Could you reproduce the records below word for word, omitting the pictures?
╭─ Data records
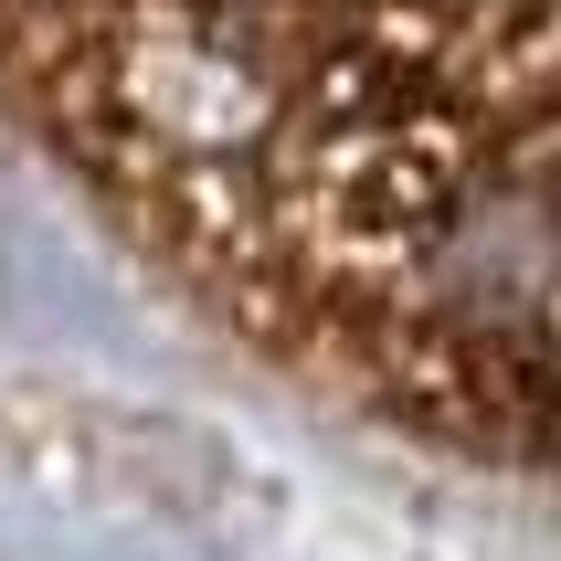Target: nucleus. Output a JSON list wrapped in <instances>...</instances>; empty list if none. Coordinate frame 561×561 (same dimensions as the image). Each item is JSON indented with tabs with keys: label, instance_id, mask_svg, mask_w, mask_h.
<instances>
[{
	"label": "nucleus",
	"instance_id": "obj_1",
	"mask_svg": "<svg viewBox=\"0 0 561 561\" xmlns=\"http://www.w3.org/2000/svg\"><path fill=\"white\" fill-rule=\"evenodd\" d=\"M0 117L254 371L561 488V0H0Z\"/></svg>",
	"mask_w": 561,
	"mask_h": 561
}]
</instances>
╰─
[Written response]
Target: nucleus. Output a JSON list wrapped in <instances>...</instances>; empty list if none. Coordinate frame 561×561 (same dimensions as the image). Each item is JSON indented with tabs with keys: label, instance_id, mask_svg, mask_w, mask_h.
<instances>
[{
	"label": "nucleus",
	"instance_id": "obj_1",
	"mask_svg": "<svg viewBox=\"0 0 561 561\" xmlns=\"http://www.w3.org/2000/svg\"><path fill=\"white\" fill-rule=\"evenodd\" d=\"M0 117L254 371L561 488V0H0Z\"/></svg>",
	"mask_w": 561,
	"mask_h": 561
}]
</instances>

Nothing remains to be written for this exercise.